Remember Who We Are: Beloved — Throughout the Scriptures, God calls us Beloved. He renames us according to our true identity, and not what we do or don’t do. For this next movement, read each of these verses aloud one at a time, pausing after each to let them sink in. If there is someone who feels comfortable sharing that they have a hard time receiving the promise one of the passages holds, your Community may want to pray for them and ask God to reveal their belovedness in a new way.
Colossians 1v13-14: “For he has rescued us from the dominion of darkness and brought us into the kingdom of the Son he loves, in whom we have redemption, the forgiveness of sins.”
Romans 8v1: “Therefore, there is now no condemnation for those who are in Christ Jesus…”
Ephesians 3v12: “In him and through faith in him we may approach God with freedom and confidence.”
2 Timothy 1v7: “For the Spirit God gave us does not make us timid, but gives us power, love and self-control.”
Remember Who We Are To Each Other: Sisters & Brothers — All through the Scriptures, followers of Jesus are referred to as sisters and brothers. We’re family. So for the third and final movement of the night, spend some time being open to people sharing their impossible prayers. Where do each of us need help praying in defiance adoration? As people are comfortable to share, bear their burden with them in prayer. Have someone ask God on behalf of each person who shares. Alternatively, if this process has stirred up faith in someone, and they feel compelled, invite people to share something that they believe about God, as a way of building up the faith of others in the room.

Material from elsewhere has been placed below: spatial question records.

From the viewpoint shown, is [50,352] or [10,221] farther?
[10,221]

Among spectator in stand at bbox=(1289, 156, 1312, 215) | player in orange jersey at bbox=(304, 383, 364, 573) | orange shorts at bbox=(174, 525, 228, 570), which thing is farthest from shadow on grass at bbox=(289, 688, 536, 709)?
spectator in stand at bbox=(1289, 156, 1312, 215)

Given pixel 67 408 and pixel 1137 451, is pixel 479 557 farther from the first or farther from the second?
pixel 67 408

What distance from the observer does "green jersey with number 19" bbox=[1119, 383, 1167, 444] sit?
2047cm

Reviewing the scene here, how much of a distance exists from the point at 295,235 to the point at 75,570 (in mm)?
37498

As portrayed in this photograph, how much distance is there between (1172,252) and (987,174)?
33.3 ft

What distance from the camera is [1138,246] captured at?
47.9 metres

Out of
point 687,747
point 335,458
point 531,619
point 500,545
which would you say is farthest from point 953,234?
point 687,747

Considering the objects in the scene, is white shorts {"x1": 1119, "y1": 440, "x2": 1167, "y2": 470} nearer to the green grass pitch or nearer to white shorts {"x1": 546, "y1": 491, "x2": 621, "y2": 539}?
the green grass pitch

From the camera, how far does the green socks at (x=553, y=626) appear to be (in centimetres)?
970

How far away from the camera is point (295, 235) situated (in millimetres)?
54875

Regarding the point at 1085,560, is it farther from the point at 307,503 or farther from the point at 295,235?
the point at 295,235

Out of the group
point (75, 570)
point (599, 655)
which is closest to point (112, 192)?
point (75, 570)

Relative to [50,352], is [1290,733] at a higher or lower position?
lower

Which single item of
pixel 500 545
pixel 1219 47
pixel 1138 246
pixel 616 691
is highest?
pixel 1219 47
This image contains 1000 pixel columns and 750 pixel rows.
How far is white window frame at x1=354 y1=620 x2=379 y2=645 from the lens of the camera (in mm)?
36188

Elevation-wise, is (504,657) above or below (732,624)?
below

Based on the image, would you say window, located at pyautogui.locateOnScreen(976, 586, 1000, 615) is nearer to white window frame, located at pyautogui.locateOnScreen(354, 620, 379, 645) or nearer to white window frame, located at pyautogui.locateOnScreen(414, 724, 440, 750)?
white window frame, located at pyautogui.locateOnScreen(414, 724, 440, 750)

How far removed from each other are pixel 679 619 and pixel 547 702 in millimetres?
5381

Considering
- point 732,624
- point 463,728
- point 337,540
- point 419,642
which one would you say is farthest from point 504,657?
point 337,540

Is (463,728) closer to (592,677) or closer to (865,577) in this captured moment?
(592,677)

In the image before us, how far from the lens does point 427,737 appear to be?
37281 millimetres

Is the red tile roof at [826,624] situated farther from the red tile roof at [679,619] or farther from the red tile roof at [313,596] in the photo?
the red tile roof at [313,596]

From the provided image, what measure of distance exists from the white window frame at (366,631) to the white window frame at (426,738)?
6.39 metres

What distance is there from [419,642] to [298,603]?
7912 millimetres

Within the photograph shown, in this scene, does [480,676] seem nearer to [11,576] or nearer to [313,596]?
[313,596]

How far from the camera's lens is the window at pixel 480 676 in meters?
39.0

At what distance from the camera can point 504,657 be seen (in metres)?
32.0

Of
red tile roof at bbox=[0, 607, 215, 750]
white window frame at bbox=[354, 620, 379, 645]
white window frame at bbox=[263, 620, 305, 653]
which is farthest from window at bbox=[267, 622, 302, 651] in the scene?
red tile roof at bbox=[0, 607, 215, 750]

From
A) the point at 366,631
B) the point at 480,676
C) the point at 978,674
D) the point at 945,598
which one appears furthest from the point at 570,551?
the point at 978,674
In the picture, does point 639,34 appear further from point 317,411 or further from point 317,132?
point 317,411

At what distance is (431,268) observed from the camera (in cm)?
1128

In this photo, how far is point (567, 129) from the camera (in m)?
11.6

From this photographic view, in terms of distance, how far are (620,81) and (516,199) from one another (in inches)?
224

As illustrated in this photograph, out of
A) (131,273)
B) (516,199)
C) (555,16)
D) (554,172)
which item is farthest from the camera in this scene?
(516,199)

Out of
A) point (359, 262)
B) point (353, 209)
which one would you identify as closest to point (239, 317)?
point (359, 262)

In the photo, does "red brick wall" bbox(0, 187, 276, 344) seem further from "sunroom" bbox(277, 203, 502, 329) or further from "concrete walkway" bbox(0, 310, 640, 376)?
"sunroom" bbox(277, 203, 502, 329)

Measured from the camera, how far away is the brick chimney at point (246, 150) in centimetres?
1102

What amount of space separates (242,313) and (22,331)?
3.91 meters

When your time is done, close in prayer, asking God to continue to remind you all who he is, who we are, and who we are to each other.
Practice for the Week Ahead
For the week ahead, there are a few options.
1. Remember Again — Maybe the Practice you did tonight was really helpful for some people and they want to repeat it. Simply follow the prompts again, changing them as you need and feel led.
2. Pray Scripture — Sometimes it is really helpful to pray another person’s words when you don’t know where to start, especially when you’re praying prayers of defiant adoration. Use Jesus’ prayer in Matthew 6v9-13 as a template to begin your own conversation with God. Or, perhaps use one of David’s Psalms (like Psalm 139) to start talking with God.
3. Look At Jesus — Sometimes we can get so lost in our circumstances and what we think we should be doing or praying or feeling that our connection in prayer feels somewhat fuzzy. Whether your find an artistic rendering of Jesus online or you simply imagine him, spend some time looking at him and spend some time remembering who he is, what first drew you to him, and what he might say to you were he physically with you.
Close in Prayer
Before you end your time together, pray, asking the Spirit of God to fill and empower you to pray as you can. Take some time to pray for other prayer requests as they come up.